Des rites poliades aux génies tutélaires. Conception romaine et philosophie néo-platonicienne
Ce glissement, exprimé en termes astrologiques (les génies responsables du destin), repose aussi sur d'autres données, concernant la manière dont est organisée, distribuée, répartie, la pluralité des entités divines. C'est sur cette répartition dans un espace très large, en mode panthéonique mais à l'usage de l'oikoumène[11], de l'ensemble des peuples et non d'une cité ou d'une communauté spécifique, qu'il convient de s'arrêter.
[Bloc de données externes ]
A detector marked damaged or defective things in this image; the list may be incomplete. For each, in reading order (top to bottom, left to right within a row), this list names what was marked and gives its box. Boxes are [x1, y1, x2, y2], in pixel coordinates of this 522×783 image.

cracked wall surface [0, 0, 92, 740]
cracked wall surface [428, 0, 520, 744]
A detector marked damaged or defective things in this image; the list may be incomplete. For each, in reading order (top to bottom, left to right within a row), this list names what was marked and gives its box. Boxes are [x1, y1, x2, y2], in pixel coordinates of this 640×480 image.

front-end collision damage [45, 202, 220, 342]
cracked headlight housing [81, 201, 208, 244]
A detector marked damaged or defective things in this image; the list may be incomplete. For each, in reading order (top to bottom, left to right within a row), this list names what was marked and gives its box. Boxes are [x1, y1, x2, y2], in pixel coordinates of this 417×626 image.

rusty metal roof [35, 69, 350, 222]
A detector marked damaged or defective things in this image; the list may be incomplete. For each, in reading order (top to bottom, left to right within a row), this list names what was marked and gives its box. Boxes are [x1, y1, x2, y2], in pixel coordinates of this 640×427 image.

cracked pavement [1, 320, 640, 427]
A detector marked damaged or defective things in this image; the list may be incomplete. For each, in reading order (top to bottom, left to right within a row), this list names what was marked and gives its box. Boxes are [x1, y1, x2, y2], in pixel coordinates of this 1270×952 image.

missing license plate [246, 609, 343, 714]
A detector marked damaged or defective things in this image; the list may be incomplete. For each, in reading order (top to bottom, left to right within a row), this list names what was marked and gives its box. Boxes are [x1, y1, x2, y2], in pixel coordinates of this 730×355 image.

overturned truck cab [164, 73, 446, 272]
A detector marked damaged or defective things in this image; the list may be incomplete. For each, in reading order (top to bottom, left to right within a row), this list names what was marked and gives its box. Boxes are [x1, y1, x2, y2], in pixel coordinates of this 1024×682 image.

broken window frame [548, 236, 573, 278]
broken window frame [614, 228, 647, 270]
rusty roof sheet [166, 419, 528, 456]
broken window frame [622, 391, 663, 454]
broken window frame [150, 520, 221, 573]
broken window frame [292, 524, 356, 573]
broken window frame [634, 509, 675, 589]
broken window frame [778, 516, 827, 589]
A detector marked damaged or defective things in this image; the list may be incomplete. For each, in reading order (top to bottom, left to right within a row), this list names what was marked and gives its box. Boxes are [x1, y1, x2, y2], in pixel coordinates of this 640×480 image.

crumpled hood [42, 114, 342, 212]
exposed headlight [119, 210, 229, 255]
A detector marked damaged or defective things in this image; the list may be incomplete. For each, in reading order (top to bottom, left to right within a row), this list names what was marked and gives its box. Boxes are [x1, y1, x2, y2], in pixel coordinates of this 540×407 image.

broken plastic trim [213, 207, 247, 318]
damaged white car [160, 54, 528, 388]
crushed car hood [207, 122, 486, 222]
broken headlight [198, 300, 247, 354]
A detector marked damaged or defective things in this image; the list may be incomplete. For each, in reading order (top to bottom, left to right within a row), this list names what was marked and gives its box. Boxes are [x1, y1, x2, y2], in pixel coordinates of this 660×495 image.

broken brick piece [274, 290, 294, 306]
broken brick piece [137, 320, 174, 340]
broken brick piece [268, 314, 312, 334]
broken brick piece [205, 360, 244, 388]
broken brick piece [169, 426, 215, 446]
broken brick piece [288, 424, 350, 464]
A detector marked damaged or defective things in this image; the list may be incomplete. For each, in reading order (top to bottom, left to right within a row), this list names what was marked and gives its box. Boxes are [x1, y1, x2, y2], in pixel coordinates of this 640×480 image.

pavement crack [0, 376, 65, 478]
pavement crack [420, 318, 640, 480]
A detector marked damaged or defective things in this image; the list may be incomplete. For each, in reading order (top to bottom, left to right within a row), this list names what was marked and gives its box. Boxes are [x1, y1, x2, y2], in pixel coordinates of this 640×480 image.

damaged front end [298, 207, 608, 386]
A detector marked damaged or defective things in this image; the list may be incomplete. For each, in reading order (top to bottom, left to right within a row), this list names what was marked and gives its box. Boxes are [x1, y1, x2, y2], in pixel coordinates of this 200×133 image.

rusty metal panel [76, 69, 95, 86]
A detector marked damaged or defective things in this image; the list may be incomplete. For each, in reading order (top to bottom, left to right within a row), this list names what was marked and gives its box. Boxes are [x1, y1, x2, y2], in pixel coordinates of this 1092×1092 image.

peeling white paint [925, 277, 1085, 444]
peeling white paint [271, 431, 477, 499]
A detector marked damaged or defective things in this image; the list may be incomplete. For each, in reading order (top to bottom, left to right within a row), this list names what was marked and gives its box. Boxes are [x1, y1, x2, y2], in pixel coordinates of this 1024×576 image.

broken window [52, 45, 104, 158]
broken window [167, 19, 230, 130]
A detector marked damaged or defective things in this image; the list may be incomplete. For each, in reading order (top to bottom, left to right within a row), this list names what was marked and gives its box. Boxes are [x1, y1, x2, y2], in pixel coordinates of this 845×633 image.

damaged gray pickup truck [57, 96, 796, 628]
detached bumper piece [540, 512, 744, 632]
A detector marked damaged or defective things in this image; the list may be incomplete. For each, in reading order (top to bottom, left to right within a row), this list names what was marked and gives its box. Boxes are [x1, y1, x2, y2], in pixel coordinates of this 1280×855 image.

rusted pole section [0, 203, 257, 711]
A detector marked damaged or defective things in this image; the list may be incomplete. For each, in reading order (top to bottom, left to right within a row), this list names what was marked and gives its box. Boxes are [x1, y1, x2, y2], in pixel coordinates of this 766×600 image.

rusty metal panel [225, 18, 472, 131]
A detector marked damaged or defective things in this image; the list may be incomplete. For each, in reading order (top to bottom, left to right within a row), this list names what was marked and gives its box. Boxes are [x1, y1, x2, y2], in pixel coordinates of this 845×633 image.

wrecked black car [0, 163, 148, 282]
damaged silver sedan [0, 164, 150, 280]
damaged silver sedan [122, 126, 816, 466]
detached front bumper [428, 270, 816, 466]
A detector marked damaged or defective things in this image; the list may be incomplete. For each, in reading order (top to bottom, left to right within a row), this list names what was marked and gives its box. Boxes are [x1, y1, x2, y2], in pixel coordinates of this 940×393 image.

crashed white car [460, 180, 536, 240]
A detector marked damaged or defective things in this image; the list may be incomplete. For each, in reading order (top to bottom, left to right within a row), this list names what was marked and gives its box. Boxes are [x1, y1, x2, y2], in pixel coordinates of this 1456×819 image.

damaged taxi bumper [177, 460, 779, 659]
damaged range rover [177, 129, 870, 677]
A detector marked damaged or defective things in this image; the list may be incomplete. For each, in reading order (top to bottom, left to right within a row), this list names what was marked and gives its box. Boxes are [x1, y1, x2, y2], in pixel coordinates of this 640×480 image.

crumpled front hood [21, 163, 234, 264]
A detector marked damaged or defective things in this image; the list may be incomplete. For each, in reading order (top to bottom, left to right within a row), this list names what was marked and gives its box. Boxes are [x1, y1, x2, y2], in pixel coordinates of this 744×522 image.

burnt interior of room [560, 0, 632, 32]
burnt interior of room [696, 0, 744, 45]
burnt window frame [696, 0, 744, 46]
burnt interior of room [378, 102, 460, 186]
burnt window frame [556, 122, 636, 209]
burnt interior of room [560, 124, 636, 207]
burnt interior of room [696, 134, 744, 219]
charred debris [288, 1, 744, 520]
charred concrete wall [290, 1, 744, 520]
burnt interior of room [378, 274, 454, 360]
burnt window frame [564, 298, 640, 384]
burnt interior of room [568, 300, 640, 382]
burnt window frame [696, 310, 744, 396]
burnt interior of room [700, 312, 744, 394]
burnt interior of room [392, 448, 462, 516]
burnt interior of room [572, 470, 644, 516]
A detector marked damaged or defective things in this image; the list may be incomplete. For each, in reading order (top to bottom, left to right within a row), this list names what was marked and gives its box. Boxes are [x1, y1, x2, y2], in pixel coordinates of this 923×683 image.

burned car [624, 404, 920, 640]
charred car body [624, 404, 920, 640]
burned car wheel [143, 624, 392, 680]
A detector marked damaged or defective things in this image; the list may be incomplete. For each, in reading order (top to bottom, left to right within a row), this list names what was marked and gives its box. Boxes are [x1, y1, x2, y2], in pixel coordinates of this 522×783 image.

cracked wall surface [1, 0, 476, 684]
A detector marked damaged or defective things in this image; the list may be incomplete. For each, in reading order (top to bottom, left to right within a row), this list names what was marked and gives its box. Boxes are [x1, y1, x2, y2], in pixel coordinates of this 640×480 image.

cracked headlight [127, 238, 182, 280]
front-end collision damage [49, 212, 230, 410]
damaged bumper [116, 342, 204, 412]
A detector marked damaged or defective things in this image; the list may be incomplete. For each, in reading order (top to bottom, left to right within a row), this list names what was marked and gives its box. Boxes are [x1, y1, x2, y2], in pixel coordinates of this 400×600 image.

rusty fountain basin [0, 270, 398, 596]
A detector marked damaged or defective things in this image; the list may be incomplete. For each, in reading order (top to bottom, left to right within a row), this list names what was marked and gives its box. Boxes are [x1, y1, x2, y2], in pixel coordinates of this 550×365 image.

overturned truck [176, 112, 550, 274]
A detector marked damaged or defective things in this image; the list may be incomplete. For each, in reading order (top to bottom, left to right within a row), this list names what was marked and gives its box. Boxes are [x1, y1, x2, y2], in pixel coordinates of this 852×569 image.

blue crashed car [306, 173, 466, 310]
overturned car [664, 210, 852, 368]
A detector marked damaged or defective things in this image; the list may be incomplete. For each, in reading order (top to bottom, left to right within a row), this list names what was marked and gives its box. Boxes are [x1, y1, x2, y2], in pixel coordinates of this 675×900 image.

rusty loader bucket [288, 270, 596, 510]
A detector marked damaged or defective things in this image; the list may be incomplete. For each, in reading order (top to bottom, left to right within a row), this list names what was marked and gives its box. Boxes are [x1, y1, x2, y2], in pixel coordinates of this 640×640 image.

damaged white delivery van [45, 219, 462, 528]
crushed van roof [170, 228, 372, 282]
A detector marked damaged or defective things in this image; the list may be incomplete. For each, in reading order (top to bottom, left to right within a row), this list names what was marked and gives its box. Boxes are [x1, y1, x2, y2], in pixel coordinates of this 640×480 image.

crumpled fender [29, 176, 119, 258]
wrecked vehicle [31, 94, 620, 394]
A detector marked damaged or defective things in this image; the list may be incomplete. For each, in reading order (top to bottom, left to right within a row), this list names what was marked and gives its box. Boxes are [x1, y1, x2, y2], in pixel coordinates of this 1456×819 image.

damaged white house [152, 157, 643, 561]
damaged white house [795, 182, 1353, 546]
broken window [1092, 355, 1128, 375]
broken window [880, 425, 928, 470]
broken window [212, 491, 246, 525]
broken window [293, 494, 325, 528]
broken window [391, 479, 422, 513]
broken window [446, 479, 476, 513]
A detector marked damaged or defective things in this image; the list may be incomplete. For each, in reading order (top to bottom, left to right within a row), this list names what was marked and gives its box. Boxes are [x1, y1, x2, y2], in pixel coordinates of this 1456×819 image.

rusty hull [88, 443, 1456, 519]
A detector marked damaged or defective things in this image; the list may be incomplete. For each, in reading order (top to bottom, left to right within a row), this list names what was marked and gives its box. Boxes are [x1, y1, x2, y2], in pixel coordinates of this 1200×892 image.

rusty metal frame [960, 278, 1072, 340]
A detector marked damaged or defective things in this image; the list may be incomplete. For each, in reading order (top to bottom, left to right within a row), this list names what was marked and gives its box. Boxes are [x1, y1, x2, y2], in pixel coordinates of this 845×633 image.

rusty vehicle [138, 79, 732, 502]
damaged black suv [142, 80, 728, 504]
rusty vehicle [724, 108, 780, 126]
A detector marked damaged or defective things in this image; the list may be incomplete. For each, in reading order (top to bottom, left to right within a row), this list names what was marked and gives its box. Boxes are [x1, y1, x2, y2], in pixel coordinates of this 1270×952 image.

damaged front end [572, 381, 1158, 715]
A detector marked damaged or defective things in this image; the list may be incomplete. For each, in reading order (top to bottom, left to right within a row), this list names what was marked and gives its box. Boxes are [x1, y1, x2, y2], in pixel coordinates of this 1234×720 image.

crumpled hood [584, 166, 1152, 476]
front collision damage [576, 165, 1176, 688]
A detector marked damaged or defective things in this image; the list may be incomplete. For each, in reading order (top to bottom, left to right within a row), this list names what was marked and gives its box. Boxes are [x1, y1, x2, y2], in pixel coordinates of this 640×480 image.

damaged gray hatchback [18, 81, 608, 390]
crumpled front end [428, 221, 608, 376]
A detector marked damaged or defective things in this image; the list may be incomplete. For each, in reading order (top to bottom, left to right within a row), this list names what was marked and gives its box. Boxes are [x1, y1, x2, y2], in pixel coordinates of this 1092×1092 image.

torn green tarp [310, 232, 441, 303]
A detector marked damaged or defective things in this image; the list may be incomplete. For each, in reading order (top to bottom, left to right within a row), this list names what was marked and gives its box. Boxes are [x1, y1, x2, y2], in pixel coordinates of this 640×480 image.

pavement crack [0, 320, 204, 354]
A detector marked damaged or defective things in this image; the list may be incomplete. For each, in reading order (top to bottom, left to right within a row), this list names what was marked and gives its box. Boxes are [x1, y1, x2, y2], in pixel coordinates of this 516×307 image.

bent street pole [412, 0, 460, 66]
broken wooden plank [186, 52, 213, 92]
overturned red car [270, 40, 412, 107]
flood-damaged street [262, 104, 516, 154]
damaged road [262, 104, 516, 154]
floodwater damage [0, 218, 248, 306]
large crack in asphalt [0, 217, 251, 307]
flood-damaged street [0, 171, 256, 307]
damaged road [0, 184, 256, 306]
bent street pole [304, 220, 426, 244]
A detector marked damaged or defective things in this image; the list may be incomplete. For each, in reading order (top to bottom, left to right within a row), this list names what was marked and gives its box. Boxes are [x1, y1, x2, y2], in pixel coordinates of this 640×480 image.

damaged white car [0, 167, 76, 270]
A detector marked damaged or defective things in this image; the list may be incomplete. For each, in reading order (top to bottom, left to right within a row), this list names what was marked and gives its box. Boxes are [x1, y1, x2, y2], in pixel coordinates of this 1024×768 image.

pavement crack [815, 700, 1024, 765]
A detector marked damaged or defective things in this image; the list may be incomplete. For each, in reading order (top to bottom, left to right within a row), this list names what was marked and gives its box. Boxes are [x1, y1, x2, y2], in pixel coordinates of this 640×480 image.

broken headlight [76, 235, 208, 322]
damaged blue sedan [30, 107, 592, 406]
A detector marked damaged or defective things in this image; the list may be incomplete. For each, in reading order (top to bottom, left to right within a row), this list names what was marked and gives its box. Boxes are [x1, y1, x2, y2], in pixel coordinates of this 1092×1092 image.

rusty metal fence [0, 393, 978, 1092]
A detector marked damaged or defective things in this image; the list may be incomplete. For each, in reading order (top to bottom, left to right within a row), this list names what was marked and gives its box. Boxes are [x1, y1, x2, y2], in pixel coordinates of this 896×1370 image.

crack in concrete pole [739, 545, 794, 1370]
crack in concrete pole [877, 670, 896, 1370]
Le Génie publique, ou Génie de la cité, est une vieille conception romaine comme l'atteste la mention, sur le Capitole, d'un bouclier consacré au Genio urbis Romae sive mas sive femina. Avec le temps, cette idée d'un génie protecteur paraît s'étendre à chaque ville ou nation, elle se développe systématiquement dans certains milieux philosophiques, comme en témoigne notamment Jamblique[12], qui évoque une distribution des dieux par région. Le rapport d'un dieu à ses fidèles est présenté comme étant analogue à celui d'un administrateur à un administré au point que chaque dieu est perçu comme préférant se voir offrir en sacrifice les produits de sa région. Des dieux et des anges, en grand nombre, entourent « le dieu qui veille aux sacrifices »
.
La mens divina de Symmaque est ainsi précédée, au niveau spéculatif, par cette figure d'un « dieu qui veille aux sacrifices »
, conçu comme une sorte d'administrateur universel en charge de la répartition des domaines terrestres. Le même motif et la même expression –« sont administrées »
- apparaissent déjà, au IIe siècle, chez Celse[13] qui semble faire allusion à l'étrangeté des lois et des coutumes juives. Dans la théorie de Celse, les puissances tutélaires sont des dieux, désignés d'un terme technique propre au vocabulaire de l'administration romaine : ces dieux sont des « diocètes »
. Leur répartition est métaphoriquement rapportée à celle des provinces de l'Empire et à leurs subdivisions. C'est donc en termes de géopolitique que Celse décrit ce que donne, par delà la vulgate relativiste, au niveau des divinités, une telle répartition.